[Opening Excerpt section]

There’s treasure at the bottom of the ocean – quite literally. About halfway between Hawaii and Mexico, on the Pacific abyssal plain, lies the Clarion-Clipperton Zone (CCZ), site of one of the greatest mineral bonanzas on earth. Here, across an area twice the size of Kazakhstan, the seabed is liberally scattered with trillions of chunks of valuable metals. Known as polymetallic nodules, their presence here has been known since HMS Challenger dredged a few up during a scientific expedition in the 1870s. However, their true value has only recently become apparent, and now the race is on to bring them to the surface.

[Closing Excerpt section]
[Opening Exercise data section]

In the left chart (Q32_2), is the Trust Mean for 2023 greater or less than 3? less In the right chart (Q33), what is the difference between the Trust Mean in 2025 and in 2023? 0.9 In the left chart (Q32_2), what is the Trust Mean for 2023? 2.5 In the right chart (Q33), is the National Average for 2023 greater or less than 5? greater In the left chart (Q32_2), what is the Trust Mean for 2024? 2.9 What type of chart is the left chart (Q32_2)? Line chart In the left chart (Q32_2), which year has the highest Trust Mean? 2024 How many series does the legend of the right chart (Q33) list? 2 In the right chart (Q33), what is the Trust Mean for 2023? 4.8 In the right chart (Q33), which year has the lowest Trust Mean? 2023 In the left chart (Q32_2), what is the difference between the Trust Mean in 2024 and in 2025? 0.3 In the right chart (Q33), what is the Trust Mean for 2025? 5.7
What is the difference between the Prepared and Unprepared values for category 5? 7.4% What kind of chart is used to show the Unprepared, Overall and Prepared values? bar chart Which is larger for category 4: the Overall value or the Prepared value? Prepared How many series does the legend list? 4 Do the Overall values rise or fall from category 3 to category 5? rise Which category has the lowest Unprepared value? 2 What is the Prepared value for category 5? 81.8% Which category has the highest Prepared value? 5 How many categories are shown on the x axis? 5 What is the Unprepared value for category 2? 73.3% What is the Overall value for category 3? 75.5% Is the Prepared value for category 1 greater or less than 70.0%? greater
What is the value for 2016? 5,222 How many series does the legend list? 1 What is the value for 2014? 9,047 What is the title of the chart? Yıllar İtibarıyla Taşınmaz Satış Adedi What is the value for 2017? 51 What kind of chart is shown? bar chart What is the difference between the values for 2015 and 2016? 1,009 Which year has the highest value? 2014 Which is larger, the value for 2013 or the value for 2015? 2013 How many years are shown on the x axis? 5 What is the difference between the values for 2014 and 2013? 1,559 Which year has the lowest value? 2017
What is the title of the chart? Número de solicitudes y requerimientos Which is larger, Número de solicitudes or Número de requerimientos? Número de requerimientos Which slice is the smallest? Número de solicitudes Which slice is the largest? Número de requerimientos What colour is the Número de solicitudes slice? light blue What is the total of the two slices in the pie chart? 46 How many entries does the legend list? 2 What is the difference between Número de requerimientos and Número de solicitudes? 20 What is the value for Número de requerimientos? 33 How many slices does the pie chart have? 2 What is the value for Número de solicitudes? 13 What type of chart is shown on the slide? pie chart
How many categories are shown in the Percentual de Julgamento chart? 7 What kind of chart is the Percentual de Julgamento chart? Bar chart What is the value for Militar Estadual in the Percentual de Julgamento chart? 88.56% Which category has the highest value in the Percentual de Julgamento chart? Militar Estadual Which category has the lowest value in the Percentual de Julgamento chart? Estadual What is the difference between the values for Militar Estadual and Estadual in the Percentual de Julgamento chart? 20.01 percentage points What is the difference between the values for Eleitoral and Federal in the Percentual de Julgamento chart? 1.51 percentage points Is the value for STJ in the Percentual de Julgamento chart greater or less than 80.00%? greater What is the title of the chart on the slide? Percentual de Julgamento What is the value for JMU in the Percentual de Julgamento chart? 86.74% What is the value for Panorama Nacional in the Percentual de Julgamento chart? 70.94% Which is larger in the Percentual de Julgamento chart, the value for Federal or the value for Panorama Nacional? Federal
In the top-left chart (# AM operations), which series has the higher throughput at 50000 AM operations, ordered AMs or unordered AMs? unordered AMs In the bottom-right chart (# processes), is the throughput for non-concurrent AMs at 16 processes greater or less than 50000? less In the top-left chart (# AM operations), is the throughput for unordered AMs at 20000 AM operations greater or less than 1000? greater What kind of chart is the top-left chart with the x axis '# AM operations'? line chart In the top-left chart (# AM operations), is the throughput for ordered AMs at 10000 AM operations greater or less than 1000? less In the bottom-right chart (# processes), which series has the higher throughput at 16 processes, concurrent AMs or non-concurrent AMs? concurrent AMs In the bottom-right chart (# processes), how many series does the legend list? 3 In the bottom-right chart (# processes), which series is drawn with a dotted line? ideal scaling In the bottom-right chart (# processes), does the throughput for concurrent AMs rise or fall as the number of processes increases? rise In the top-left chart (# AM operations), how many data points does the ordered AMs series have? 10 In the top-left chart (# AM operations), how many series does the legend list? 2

[Closing Exercise data section]

Exercise:
According to the passage on the Clarion-Clipperton Zone, which vessel dredged up polymetallic nodules during a scientific expedition, and in what decade?

Expected answer:
HMS Challenger, in the 1870s.